A principios de esta semana, en un nuevo capítulo de nuestra particular tercera oportunidad, hablábamos del alcance por detrás debido a una velocidad inadecuada a las circunstancias o al trazado de la carretera. Por casualidad me encontré con el vídeo que podréis ver a continuación en el que varios factores influyen en que tenga lugar un siniestro. Muchas veces los accidentes son consecuencia de la velocidad y otros errores.

Esto me recuerda a su vez cuando hablaba en un artículo sobre el uso de prendas reflectantes en moto e intentar ser lo más visibles posibles. Mucha gente siempre respondía lo mismo: pero si es que no nos ven. Incorrecto, porque puede que no nos vean pero al menos que por nuestra parte hayamos hecho todo lo posible. Y es que dos no chocan si uno no quiere.

Como habréis podido ver, más allá del propio trasfondo del vídeo y sus consecuencias para los involucrados, el accidente se produce por una conducta inadecuada de ambos conductores. Por un lado, el primero se incorpora del STOP incorrectamente, no percatándose de que se aproximaba otro vehículo.

Pero este segundo vehículo lo hacía a una velocidad excesiva teniendo en cuenta que en su trayectoria podía cruzarse otro automóvil, como finalmente ocurrió. Con una velocidad más adecuada a las circunstancias, es decir, aproximándose al cruce con una mayor precaución y en estado de alerta ante los posibles errores de los demás, podrían haber evitado el accidente.

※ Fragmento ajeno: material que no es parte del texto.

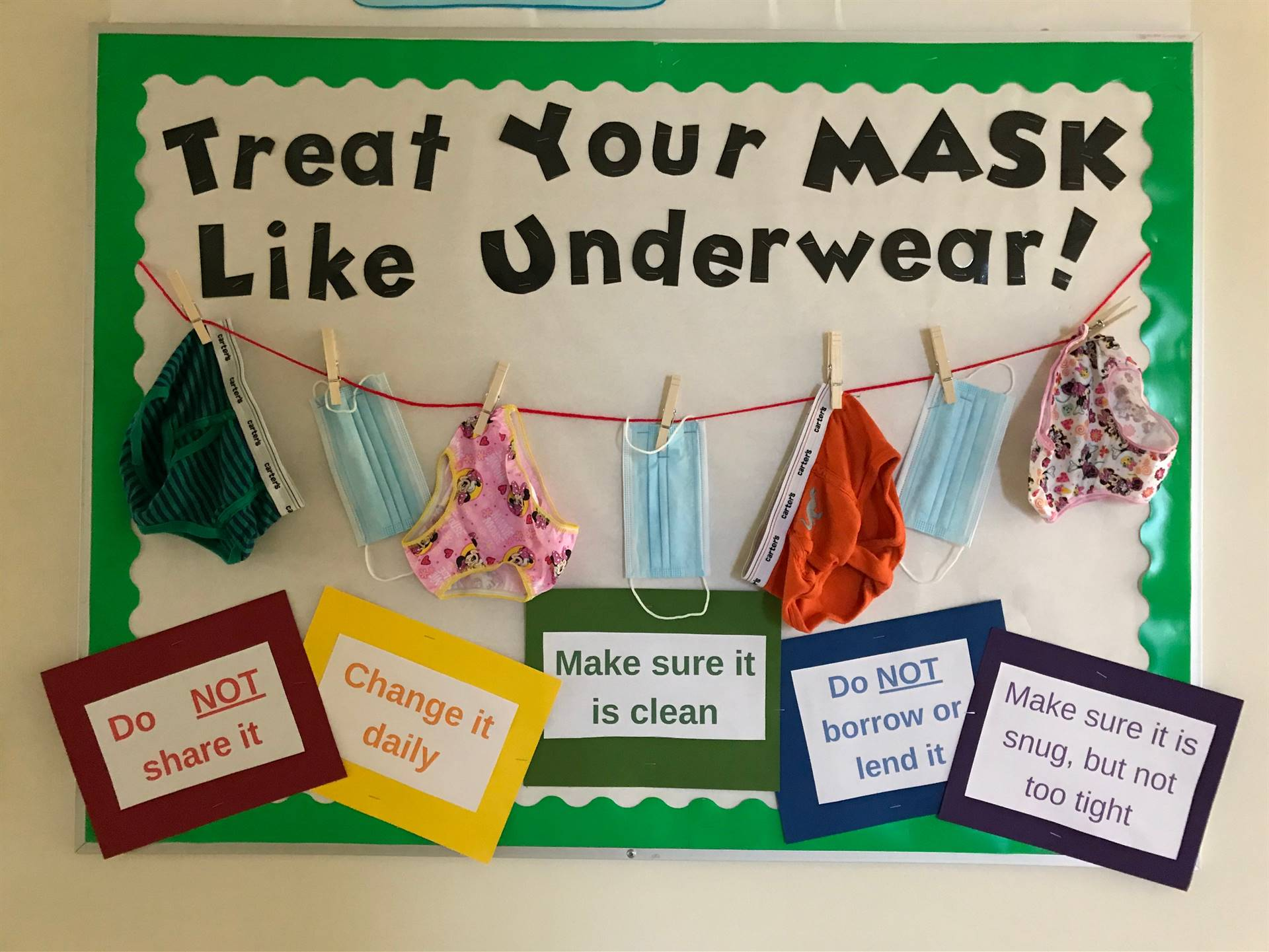 Treat your mask like underwear!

Alguna vez me han preguntado cuál es mi forma de afrontar la conducción diariamente cuando salto a carretera. Y esta depende del vehículo en el que me encuentre aunque la finalidad es la misma. Si estoy en el automóvil, mis pensamientos van enfocados a que el resto de conductores harán algo mal siempre que estoy cerca de ellos. Se saltarán un ceda el paso, el peatón se tirará a la calle sin mirar, el otro vehículo en la rotonda saldrá desde el carril interior o bien la hará “recortando”.

Ahora bien, si voy en moto llevo todo al extremo y literalmente estoy seguro de que el resto intenta acabar con mi vida. Algunos pensarán que es estresante, pero yo digo que es instinto de supervivencia. Si no analizamos constantemente lo que pasa a nuestro alrededor y nos ponemos en el peor caso, nunca estaremos preparados para intentar evitar un accidente que con este comportamiento, y con la experiencia, incluso seremos capaces de prever.

Un conductor no actúa por instinto, y las maniobras que hace incorrectas las hace por costumbre. Pero siempre deja algunos indicadores que podemos in aprendiendo con el tiempo. Su forma de colocarse en el carril, la forma de coger el volante antes de un giro, si nos ha visto o no por el retrovisor, etc. No es que ni mucho menos tengamos poderes sobrenaturales pero si podemos acabar desarrollando un sexto sentido que nos salve la vida, como si del sentido arácnido de Spiderman se tratara.